The variants matter less than the core. FlashAttention rearranges the order of operations to fit the GPU's memory hierarchy; it computes exactly the same multi-head attention, just faster. Multi-query and grouped-query attention change which heads share keys and values, but the $\mathrm{Concat}$-and-project structure remains. Linear-attention variants approximate the softmax but still partition channels into heads. The pattern (run several attention computations in parallel, glue them together, mix them with a learned projection) has proven durable across a decade of architectural change.

What you should take away

Multi-head attention runs $h$ scaled dot-product attentions in parallel. Each head has its own $\mathbf{W}_Q^i$, $\mathbf{W}_K^i$ and $\mathbf{W}_V^i$ at the smaller dimension $d_k = d_{\text{model}}/h$, so each head can specialise in a different relational pattern.
Concatenation plus a single output projection is what makes the layer expressive. The $h$ head outputs are glued side by side, and $\mathbf{W}_O$ then mixes information across heads to produce the layer's $d_{\text{model}}$-dimensional output.

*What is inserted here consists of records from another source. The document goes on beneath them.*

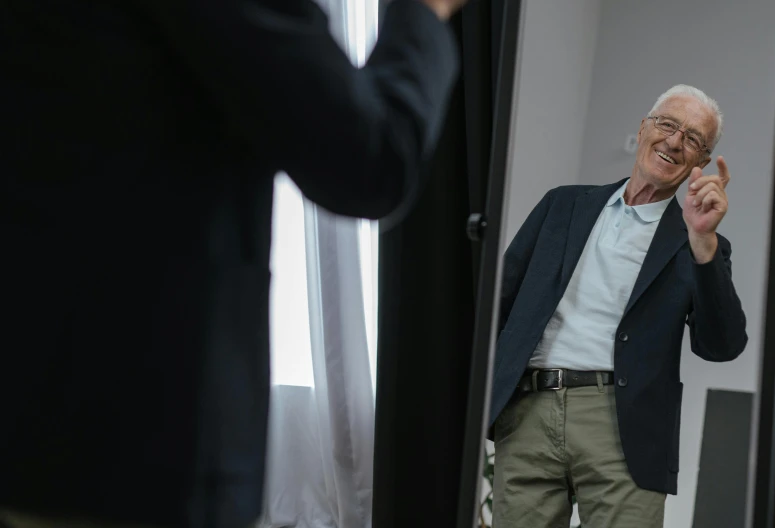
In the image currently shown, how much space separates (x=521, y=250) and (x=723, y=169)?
0.35 m

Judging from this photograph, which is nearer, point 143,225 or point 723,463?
point 143,225

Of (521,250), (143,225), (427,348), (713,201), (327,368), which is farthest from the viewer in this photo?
(327,368)

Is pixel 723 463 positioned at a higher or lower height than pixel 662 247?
lower

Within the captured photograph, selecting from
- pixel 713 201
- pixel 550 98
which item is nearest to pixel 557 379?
pixel 713 201

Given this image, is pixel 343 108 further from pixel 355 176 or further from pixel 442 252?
pixel 442 252

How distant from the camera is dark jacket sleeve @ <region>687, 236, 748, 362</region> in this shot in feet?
4.12

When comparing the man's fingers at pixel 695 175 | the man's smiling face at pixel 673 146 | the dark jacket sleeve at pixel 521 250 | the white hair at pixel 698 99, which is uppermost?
the white hair at pixel 698 99

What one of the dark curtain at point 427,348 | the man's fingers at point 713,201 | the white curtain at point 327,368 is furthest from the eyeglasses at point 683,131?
the white curtain at point 327,368

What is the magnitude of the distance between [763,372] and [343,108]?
962mm

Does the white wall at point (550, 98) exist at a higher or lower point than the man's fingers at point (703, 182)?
higher

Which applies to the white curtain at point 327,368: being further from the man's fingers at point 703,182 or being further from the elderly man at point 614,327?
the man's fingers at point 703,182

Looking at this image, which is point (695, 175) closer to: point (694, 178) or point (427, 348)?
point (694, 178)

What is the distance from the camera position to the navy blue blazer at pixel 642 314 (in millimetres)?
1263

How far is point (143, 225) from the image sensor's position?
18.0 inches
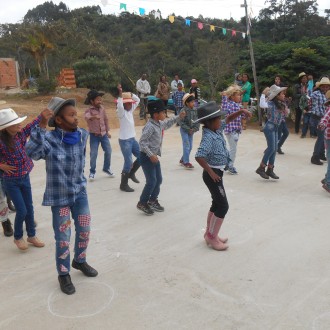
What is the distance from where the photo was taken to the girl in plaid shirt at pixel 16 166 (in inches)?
158

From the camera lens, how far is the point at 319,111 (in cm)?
916

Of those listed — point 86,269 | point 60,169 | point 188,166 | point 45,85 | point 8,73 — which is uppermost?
point 8,73

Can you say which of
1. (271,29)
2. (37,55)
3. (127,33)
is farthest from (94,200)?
(127,33)

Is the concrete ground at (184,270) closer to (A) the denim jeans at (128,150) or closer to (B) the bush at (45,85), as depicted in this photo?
(A) the denim jeans at (128,150)

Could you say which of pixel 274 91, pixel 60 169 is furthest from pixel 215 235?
pixel 274 91

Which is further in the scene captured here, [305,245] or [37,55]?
[37,55]

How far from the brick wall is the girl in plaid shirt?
24577 mm

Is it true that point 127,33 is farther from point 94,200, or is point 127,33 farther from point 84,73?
point 94,200

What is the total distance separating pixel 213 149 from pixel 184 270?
1.27m

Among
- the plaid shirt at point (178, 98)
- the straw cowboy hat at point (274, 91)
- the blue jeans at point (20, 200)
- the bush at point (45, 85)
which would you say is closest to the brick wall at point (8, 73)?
the bush at point (45, 85)

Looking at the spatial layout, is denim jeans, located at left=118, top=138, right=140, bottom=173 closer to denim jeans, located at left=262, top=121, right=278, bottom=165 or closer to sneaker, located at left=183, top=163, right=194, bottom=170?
sneaker, located at left=183, top=163, right=194, bottom=170

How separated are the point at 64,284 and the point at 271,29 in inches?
1075

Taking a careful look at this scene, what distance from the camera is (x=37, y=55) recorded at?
76.1ft

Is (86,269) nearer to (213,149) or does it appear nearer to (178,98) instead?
(213,149)
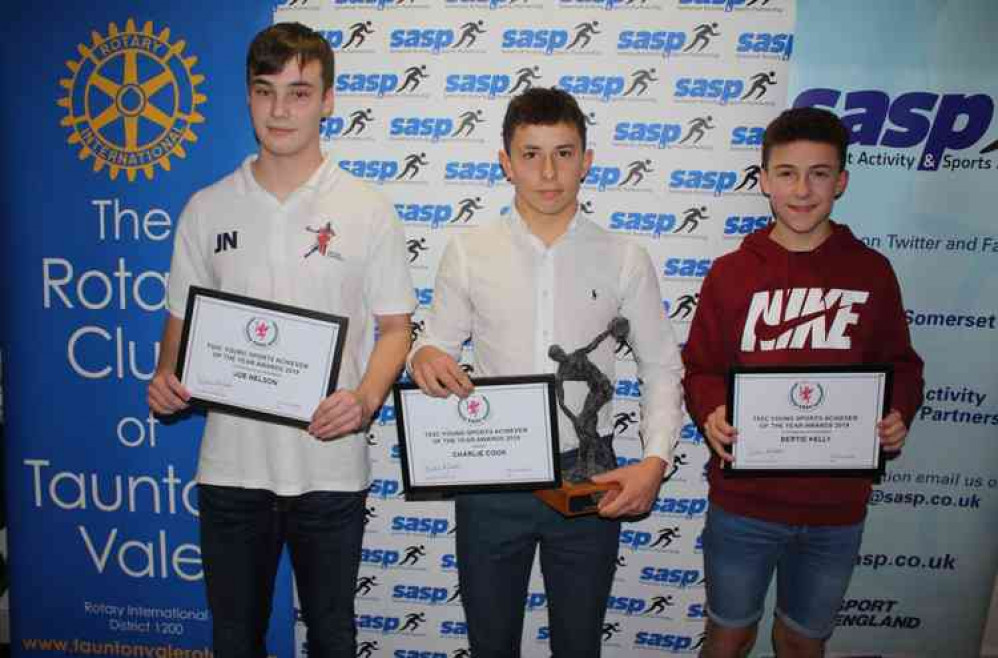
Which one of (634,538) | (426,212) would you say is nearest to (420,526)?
(634,538)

Multi-head has the same parameter count as a single full-dimensional head. With $d_k = d_{\text{model}}/h$, the total parameters across all per-head projections equal $d_{\text{model}}^2$, exactly as for one big projection. Adding heads is essentially free.
Trained heads specialise in interpretable ways. Visualisations show next-token heads, previous-token heads, attention-sink heads, syntactic-dependency heads, coreference heads and induction heads. None of these are hand-coded; they emerge from gradient descent.
At inference time, multi-query and grouped-query variants share keys and values across heads to shrink the KV cache. This trades a small loss in quality for large savings in memory and bandwidth, and is now standard in modern frontier models such as Llama-3, GPT-4 and Gemini.